Fourth Sunday of Easter – 26 April 2026

This Gospel passage underscores what a fragile thing, how easily threatened, our sense of identity is as separate individual human beings, our sense of who we are, why we are.

So much of our contact with the institutions of society has been structured in such a way as to be very dehumanising, depersonalising.

So, today’s Gospel reading is quite the contrast because of the image Christ draws of himself, the image of a shepherd that knows his sheep and calls each of them by name.  In all of God’s people there is no such thing as a faceless, nameless number.  We are, after all, what God has made us to be, uniquely valuable individuals, individual enough to be known and recognised by Christ as a person apart from any other person and valuable enough to be loved by him.

Now that is a staggering thought when it really sinks in.  We are, each one of us, completely known to Christ.  Just think for a moment of all the things about yourself that you like.  All the virtues, the strengths, the temptations resisted, the challenges met, the good deeds done that somehow seem to get unnoticed and un-respected by the people around you.

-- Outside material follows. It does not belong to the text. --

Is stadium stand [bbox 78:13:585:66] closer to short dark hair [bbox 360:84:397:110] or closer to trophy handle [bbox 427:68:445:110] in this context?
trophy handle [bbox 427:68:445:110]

And then think of all the things about ourselves that we try very hard to keep hidden from the people around us, the weaknesses, the fears, the vices that are really more embarrassing than evil.  The sort of qualities that we feel would make us a good deal less loved, less respected, if they were known.

Well, they are known.  All of the virtue in each of us is seen and known, and named, by Christ.  The world may not notice nor be much impressed by our personal struggles to be virtuous.  But that really doesn’t matter.  Christ does.

And the weaknesses too.  The great truth is that Christ loves and calls by name weak and foolish and fearful people.  Christ has no disdain or contempt for our faults.  He knows human beings too well for that.  He calls us away from those faults, certainly.  He encourages, leads, and shepherds us away from them.  But even that is a gentle and loving process. 

There is, finally, only one measure of what we are, any of us, and that is the great truth that Christ calls each one of us by name.